Nazismo higiénico
Na senda da voragem proibicionista norte-americana, que já contaminou a Irlanda e a Espanha, o governo português ameaçou hoje a sua intenção de tornar os fumadores em proscritos, a não ser que decidam dedicar-se ao eremitério ou à navegação solitária em bote descoberto. A justificação relembra o paternalismo hipócrita das penas de fogo da inquisição: trata-se, não de perseguir alguém, mas de proteger a saúde dos "fumadores passivos". Estas criaturas (entre as quais, conforme os dias, me incluo) são uma amálgama de seres definhantes, inapelavelmente estropiadas pelo ominoso fumo do tabaco alheio, mas paradoxalmente imunes à salsugem acre que os belíssimos autocarros e camionetas que formam a espinha dorsal do sistema público de transportes generosamente lançam na atmosfera. Tais seres demonstram igualmente uma acentuada resistência aos bacilos perigosos que procriam alegremente nas atulhadas e pouco limpas salas de espera do SNS.

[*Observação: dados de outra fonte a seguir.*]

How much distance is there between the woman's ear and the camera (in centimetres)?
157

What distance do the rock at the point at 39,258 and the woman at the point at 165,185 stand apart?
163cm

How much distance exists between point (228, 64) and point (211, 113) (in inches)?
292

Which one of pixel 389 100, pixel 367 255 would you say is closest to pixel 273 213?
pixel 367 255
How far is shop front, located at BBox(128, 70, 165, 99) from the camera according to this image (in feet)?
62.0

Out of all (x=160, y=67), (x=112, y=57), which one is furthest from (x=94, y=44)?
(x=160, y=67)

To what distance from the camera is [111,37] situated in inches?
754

Em tempos, a humanidade dividia-se em "fumadores " e em "não fumadores". Com o advento da era nazi, um senhor chamado Fritz Lickint - que, entre outras coisas, afirmava que o café provocava cancro - inventou o termo "Passiv Raucher" (o que, em idioma menos farpado e mais familiar, significa precisamente "fumador passivo"). Nesse "Brave New World" que foi o III Reich, foram adoptadas uma série de medidas destinadas à proscrição do vício e à promoção da virtude - a idade legal para compra do tabaco foi elevada para os 25 anos; foi proibida a publicidade ao tabaco; foi imposta a interdição de fumar em espaços públicos, como bares e restaurantes. Como se sabe, os esforços desse progressista governo para proteger os cidadãos "puros" dos "Untermenschen" envolveu também a proscrição destes últimos, e subsequente transmutação dos mesmos em fumo e cinzas...
Mais de sessenta anos volvidos, o governo português decide recuperar parte desse património cívico, e dar-lhe forma de lei - Sieg Heil!